Bitburger has bought a stake in Crew Republic, only weeks after the Munich craft brewer, in November, had parted ways with AB-InBev by repurchasing AB-InBev’s 20 percent stake in it. There was no mention of the size of Bitburger’s stake. Previously the founders, who set up the business in 2011, had held 28 percent each according to insiders. Bitburger Group, which ranked third among Germany’s brewing groups in 2020 in terms of volume sales, could be a more natural fit. Not only does it enjoy a relatively strong presence in Germany’s on-premise (it provides 50,000 venues with its beers), it also banks on the growing popularity of contemporary craft beer.

Over in the UK, pub chain Wetherspoon has signed a 20 year on-tap supply deal with AB-InBev’s Budweiser Brewing Group UK&Ireland, marking the end of a four decade-long arrangement between the pubco and Heineken. Budweiser UK will become Wetherspoon’s largest supplier. Heineken will stop supplying Wetherspoons with draught beers, but is in discussions over supplying bottled beers.
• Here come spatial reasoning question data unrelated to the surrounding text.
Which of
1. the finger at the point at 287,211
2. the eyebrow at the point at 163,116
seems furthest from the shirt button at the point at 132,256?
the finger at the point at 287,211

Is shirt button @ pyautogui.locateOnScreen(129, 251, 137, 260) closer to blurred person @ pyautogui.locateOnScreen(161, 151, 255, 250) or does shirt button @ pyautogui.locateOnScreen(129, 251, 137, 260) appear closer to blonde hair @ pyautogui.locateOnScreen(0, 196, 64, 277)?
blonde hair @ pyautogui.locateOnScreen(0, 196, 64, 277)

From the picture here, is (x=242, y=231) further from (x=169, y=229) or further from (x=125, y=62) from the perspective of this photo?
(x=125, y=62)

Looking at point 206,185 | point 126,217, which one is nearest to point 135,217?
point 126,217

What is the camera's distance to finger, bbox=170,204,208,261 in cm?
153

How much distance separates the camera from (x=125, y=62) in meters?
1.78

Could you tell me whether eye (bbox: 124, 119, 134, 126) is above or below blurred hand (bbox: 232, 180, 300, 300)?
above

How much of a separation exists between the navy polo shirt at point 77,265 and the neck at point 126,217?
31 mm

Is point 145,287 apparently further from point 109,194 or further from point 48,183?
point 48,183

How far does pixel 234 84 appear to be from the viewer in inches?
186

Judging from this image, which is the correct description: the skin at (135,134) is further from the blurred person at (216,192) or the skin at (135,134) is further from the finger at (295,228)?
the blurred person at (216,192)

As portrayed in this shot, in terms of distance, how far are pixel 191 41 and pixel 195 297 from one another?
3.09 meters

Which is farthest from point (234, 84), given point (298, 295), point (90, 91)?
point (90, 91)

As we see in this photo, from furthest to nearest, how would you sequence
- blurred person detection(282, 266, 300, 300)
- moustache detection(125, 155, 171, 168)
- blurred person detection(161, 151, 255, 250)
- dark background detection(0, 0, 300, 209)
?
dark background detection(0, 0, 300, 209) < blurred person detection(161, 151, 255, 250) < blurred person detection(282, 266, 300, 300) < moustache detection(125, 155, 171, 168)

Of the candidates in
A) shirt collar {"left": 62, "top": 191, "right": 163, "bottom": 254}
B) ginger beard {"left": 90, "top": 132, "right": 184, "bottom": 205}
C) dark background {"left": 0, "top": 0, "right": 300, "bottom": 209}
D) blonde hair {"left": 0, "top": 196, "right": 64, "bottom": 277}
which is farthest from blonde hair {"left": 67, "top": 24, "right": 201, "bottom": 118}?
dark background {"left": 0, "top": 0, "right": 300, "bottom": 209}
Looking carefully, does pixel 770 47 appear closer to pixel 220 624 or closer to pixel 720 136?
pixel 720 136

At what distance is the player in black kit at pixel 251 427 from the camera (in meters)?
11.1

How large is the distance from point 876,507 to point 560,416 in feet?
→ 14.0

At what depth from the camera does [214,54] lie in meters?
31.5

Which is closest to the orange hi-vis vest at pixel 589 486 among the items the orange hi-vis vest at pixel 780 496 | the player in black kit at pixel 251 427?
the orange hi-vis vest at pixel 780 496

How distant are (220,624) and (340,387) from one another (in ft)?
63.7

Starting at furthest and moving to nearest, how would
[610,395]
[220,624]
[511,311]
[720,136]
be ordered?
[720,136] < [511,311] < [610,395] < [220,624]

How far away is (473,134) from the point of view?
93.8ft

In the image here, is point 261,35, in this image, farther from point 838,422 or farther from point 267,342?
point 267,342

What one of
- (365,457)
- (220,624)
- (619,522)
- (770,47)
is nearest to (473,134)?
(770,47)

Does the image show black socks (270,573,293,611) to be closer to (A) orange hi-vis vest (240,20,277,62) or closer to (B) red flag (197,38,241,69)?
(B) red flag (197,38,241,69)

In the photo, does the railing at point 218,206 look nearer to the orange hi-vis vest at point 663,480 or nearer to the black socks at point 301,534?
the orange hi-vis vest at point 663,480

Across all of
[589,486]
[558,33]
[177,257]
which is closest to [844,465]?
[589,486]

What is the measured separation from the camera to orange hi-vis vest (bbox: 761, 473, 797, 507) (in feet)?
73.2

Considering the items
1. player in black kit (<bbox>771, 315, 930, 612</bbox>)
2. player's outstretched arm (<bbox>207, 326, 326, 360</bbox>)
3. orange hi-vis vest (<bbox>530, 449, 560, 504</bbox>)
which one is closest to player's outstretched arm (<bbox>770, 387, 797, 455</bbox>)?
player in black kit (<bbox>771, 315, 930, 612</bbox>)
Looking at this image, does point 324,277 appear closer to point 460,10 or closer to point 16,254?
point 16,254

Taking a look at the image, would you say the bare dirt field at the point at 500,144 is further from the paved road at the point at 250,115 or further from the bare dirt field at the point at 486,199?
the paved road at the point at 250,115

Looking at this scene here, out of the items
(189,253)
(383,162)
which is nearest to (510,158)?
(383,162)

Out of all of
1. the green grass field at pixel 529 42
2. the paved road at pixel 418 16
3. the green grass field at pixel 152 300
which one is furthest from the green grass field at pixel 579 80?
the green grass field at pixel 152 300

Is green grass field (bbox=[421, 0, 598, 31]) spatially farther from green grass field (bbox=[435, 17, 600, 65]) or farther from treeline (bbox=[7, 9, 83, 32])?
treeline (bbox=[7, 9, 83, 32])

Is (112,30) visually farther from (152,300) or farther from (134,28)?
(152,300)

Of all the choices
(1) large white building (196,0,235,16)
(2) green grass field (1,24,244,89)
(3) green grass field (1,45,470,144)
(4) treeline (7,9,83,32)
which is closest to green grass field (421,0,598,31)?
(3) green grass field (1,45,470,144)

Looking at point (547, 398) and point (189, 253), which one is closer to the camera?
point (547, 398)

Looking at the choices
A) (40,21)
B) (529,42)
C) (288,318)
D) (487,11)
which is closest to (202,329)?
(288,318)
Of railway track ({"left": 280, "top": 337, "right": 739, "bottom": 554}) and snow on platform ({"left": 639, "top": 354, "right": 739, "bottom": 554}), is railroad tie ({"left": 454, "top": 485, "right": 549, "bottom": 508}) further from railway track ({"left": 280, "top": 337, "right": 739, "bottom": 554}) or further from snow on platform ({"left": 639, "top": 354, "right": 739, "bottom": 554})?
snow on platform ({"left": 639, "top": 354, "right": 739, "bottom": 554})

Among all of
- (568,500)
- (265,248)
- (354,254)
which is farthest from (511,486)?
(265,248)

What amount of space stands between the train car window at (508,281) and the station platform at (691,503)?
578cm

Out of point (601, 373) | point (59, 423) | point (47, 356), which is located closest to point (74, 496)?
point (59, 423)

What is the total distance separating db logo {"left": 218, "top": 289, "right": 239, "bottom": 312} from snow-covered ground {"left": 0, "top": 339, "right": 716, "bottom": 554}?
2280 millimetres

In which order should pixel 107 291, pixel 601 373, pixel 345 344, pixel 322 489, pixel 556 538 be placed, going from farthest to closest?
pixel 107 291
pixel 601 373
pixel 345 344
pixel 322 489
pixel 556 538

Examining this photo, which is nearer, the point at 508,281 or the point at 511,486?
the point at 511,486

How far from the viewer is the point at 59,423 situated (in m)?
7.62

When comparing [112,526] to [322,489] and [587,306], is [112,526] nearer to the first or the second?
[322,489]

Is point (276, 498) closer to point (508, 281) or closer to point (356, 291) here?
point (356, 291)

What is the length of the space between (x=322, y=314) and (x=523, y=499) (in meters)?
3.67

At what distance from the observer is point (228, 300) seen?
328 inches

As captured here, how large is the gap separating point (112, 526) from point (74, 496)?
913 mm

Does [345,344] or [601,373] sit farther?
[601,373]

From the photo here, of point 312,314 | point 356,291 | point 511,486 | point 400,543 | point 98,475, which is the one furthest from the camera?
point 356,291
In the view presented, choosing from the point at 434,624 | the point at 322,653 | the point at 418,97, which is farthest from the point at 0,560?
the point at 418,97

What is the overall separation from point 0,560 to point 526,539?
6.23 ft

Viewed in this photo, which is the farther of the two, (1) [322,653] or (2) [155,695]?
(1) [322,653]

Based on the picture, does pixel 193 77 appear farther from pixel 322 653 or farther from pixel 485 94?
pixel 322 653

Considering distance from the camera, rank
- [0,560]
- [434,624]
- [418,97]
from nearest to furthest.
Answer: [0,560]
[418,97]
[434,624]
Heineken’s own pub company, Star Pubs & Bars, is one of the leading leased and tenanted pub companies in the UK with approximately 2,400 pubs in its estate.

The concept is hardly new. America’s largest supermarket chain Kroger began installing in-store craft beer taps in 2015 already. But UK supermarket group Asda will be the first in the UK to trial selling draught craft beer. Shoppers can bring back containers to be refilled or recycled. If the trial, currently underway at its store in Milton Keynes, is successful, then draught beer could come to a store near you, Asda said on 24 November. It has more than 600 stores. Per Statista, Asda (14.8 percent market share in 2020) trails market leader Tesco (27 percent) in terms of grocery sales, but has been in close competition with Sainsbury’s (15.3 percent) for the place of runner-up.